Page 45 Review by Stephen

"Remember, the key to creativity is always observing the world in different ways."

An exceptional guide to how comics and indeed the eye works, this can, should you fancy, also kick-start your own creativity and, as important as anything else, catalyse some creative thinking.

For this is no mere "how to draw" but more - like Scott McCloud's UNDERSTANDING COMICS and MAKING COMICS and so many other books in Page 45's Creating Comics Section - a manual that delves deeply into the mechanics of how this unique medium of sequential-art narrative actually operates. There will be plenty of illustrated advice on lettering, colouring, cover design and all visual elements which can be incorporated into comics, but more than anything else, as Tim Pilcher emphasises, this is about telling stories, and it comes from one of the medium's most respected storytellers.

You might have heard of Dave Gibbons: WATCHMEN etc. Yes, he has fair few comics under his belt.

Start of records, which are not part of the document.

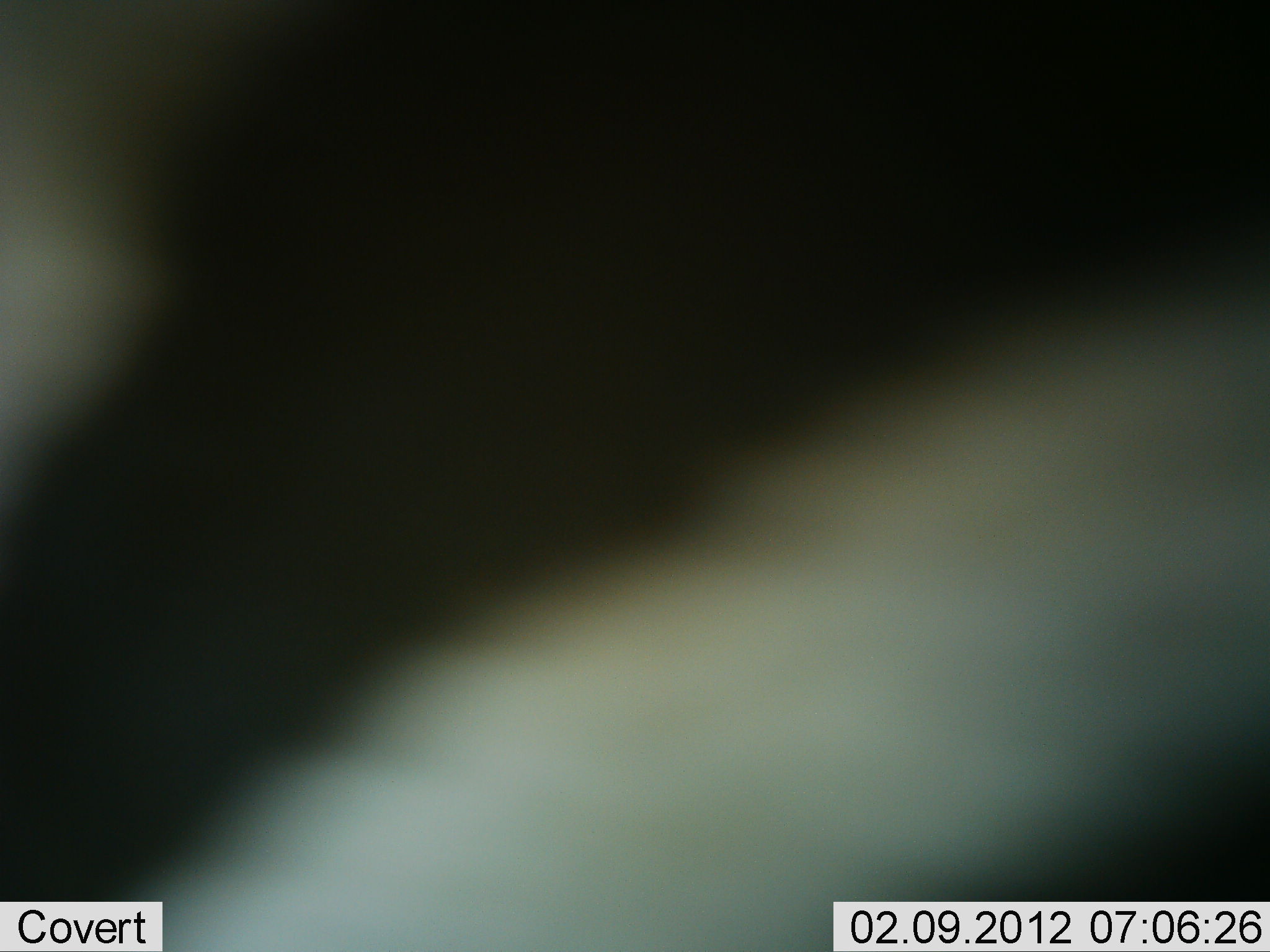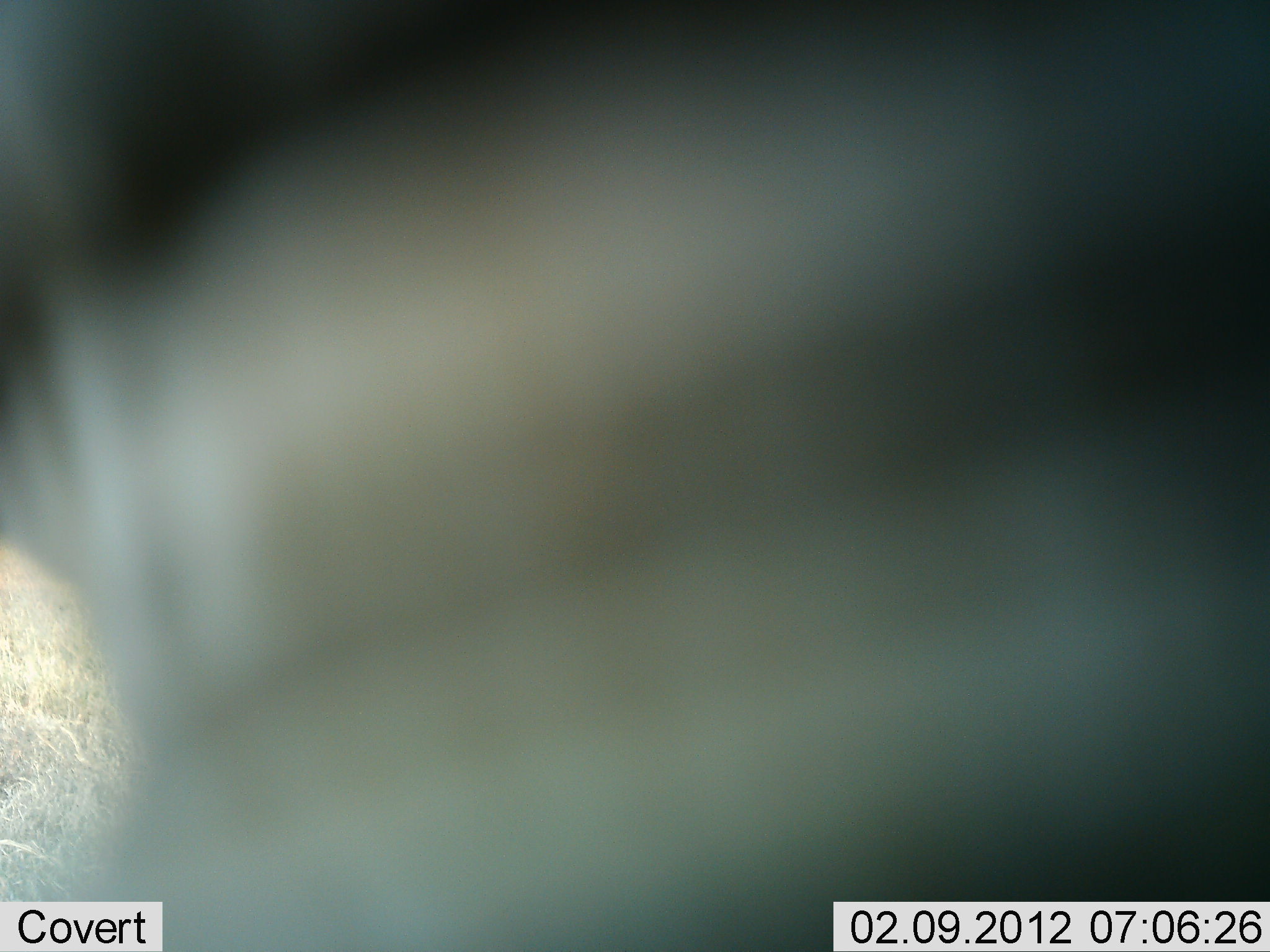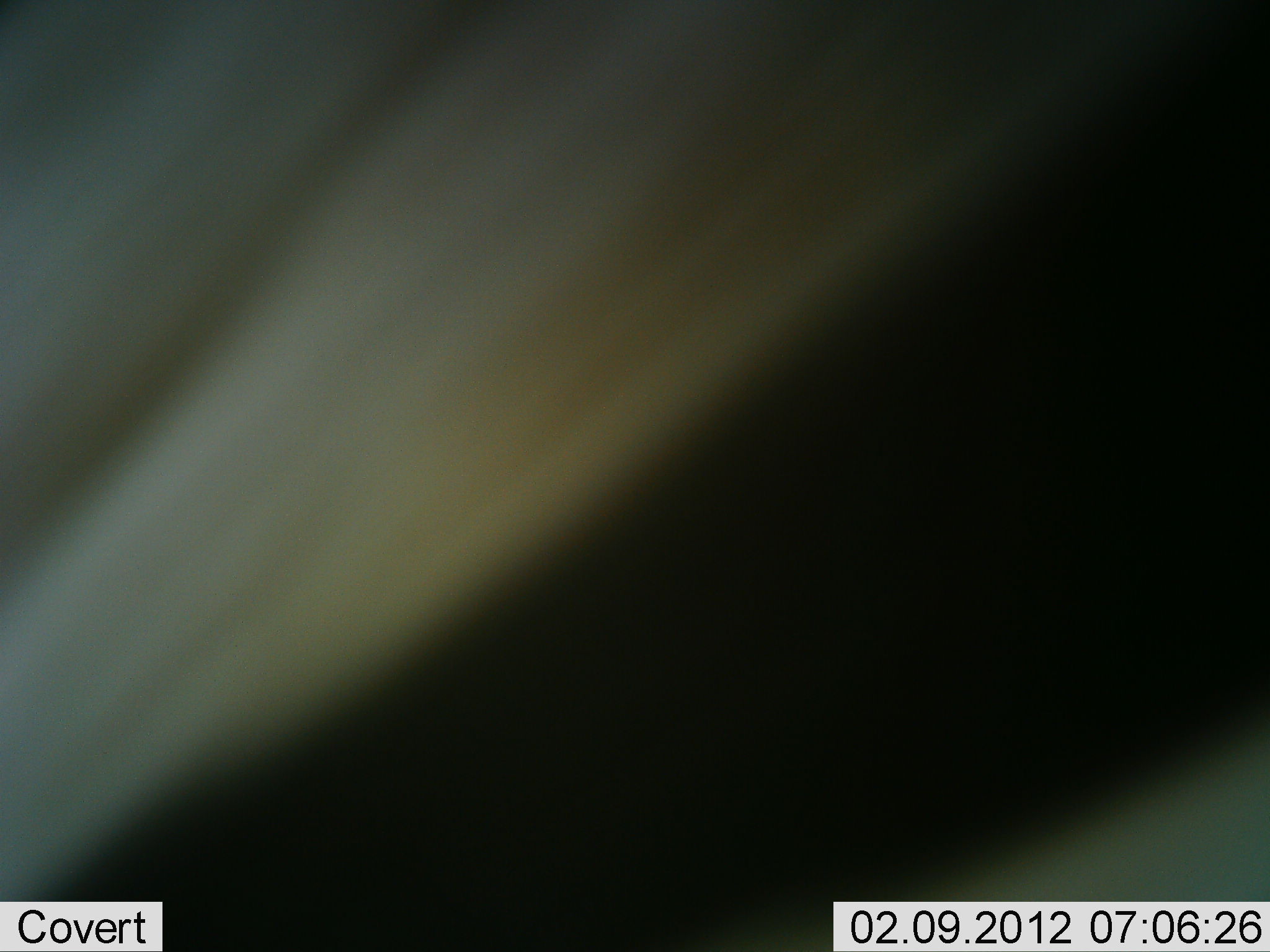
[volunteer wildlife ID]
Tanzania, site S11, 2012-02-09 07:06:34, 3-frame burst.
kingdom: Animalia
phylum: Chordata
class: Mammalia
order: Perissodactyla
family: Equidae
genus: Equus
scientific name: Equus quagga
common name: plains zebra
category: zebra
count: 1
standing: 60%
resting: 0%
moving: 40%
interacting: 0%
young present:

Largely, then, he draws on these fifty years of experience and his own body of work to illustrate the variety and complexity of techniques, many of which may never have occurred to you, which he and Tim Pilcher examine together.

However, Gibbons has his own heroes including co-collaborators like Frank Miller, and their contributions are also called upon in interludes. Of GIVE ME LIBERTY, Gibbons recalls:

"I also suggested a character who saw crime as a disease, and [Frank's] response was, "Yeah, but what would be better is a character who sees disease as a crime". That was the Surgeon General."

His medical approach was quite militant.

It's a huge book of enormous scope and depth, and I'm a slow reader (and writer) so please forgive me if I leave you largely to absorb the book itself, by yourself, rather than simply regurgitate it on this keyboard. I'd be wasting both your time and mine.

However, I found the pages on 'Hot Spots' fascinating, and this is what I meant by "how the eye works".

"Basic art theory states that within a given area, there are certain points, or 'hot spots', that the eye is attracted to, so it makes sense that this is where you should place what it is you really want people to look at."

He elaborates and illustrates, obviously. No, this art isn't one that you'd necessarily identify upon reading a comic. Ideally you should be immersed. I cannot abide a comic whose script I can hear being typed and, as Edward Albee once wrote, "Symbols should never be cymbals". The analyses do remain riveting, though.

Landscapes, vehicles, character design, grid structure, panel designs, pacing and movement, thumbnails, pencils, inks (manual and digital), the practicalities or printing, lettering, dead space, colouring, covers and even back-cover design are all delved into - along with the spine! - before daily exercises are suggested including 'mind maps'.

I can show you how to operate a till if you like, but for this infinitely higher skill set I hand you over to Mssrs Gibbons and Pilcher. Avoid repetition and keep it kinetic even in conversations, folks!